Arbeitsauftrag: Kopieren Sie aus dem Text über die ERCP wortgetreu alles von „Die ERCP ist“ bis hinunter zu „selben Eingriff erfolgen.“.
───── Übungstext
Doch nicht nur als Untersuchung, sondern auch zur Therapie eignet sich die ERCP. Im Rahmen der Maßnahme können beispielsweise Gallensteine herausgeholt, mit mehreren Methoden zertrümmert werden, Verengungen aufgedehnt werden oder innere Schienungen (Stents) in die Gänge eingearbeitet werden.
Die ERCP ist die Kombination zweier Untersuchungen, nämlich einer Magen- und Zwölffingerdarmspiegelung (Endoskopie, Gastro-Duodenoskopie) sowie einer Röntgenuntersuchung. Die Spiegelung dient vornehmlich dazu, ein Kontrastmittel in das Gangsystem der Galle und der Bauchspeicheldrüse einzuführen, damit diese sich auf dem Röntgenbild deutlich abzeichnen. Die Spiegelung wird mit einem flexiblen optischen Gerät, dem Endoskop, durchgeführt.
Es hat an seinem Ende eine Lichtquelle und eine kleine Kamera, deren Bilder auf einen Monitor übertragen werden. So kann das Kontrastmittel über einen Kanal exakt eingespritzt werden. Da der Arzt mit dem Endoskop ohnehin schon bis in den Mündungsbereich des gemeinsamen Endganges von Gallen- und Bauchspeicheldrüsengang vorgedrungen ist, können gleich bestimmte Behandlungsmaßnahmen im selben Eingriff erfolgen.
Der Patient muss dem Arzt mitteilen, ob eine Allergie gegen Röntgen-Kontrastmittel bekannt ist. Der Patient darf sechs Stunden vor der Untersuchung mittels ERCP nichts mehr essen oder trinken. Geringe Mengen an Wasser dürfen jedoch noch bis zwei Stunden vorher aufgenommen werden. Zur Untersuchung müssen Zahnprothesen aus dem Mund genommen werden.
──────────
───── Bereitgestelltes Material
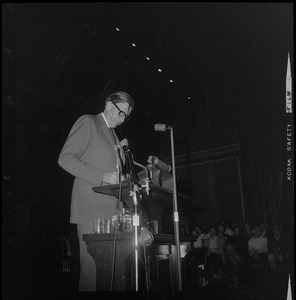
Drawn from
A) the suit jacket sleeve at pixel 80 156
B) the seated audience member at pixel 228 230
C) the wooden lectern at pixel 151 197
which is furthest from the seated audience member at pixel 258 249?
the suit jacket sleeve at pixel 80 156

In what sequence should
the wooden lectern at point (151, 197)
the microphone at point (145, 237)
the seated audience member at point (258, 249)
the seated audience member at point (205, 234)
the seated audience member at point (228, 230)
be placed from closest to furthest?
the microphone at point (145, 237) < the wooden lectern at point (151, 197) < the seated audience member at point (258, 249) < the seated audience member at point (228, 230) < the seated audience member at point (205, 234)

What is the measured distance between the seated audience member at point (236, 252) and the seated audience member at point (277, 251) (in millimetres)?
1018

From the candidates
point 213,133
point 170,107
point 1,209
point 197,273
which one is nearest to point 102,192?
point 1,209

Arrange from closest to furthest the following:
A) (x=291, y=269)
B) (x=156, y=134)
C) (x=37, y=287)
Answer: (x=37, y=287)
(x=291, y=269)
(x=156, y=134)

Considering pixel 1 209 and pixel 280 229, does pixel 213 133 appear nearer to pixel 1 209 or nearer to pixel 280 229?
pixel 280 229

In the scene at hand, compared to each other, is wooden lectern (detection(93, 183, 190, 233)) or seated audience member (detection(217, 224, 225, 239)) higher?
wooden lectern (detection(93, 183, 190, 233))

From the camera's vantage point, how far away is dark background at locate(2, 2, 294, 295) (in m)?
2.88

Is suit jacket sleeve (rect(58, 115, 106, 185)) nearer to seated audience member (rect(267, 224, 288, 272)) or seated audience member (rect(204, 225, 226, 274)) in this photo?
seated audience member (rect(267, 224, 288, 272))

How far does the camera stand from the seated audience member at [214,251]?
4469 mm

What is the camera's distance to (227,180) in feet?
26.3

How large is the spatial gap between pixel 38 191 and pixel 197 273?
2.77 m

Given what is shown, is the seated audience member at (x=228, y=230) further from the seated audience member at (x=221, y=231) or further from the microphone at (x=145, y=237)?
──────────
Lösung:
Die ERCP ist die Kombination zweier Untersuchungen, nämlich einer Magen- und Zwölffingerdarmspiegelung (Endoskopie, Gastro-Duodenoskopie) sowie einer Röntgenuntersuchung. Die Spiegelung dient vornehmlich dazu, ein Kontrastmittel in das Gangsystem der Galle und der Bauchspeicheldrüse einzuführen, damit diese sich auf dem Röntgenbild deutlich abzeichnen. Die Spiegelung wird mit einem flexiblen optischen Gerät, dem Endoskop, durchgeführt.
Es hat an seinem Ende eine Lichtquelle und eine kleine Kamera, deren Bilder auf einen Monitor übertragen werden. So kann das Kontrastmittel über einen Kanal exakt eingespritzt werden. Da der Arzt mit dem Endoskop ohnehin schon bis in den Mündungsbereich des gemeinsamen Endganges von Gallen- und Bauchspeicheldrüsengang vorgedrungen ist, können gleich bestimmte Behandlungsmaßnahmen im selben Eingriff erfolgen.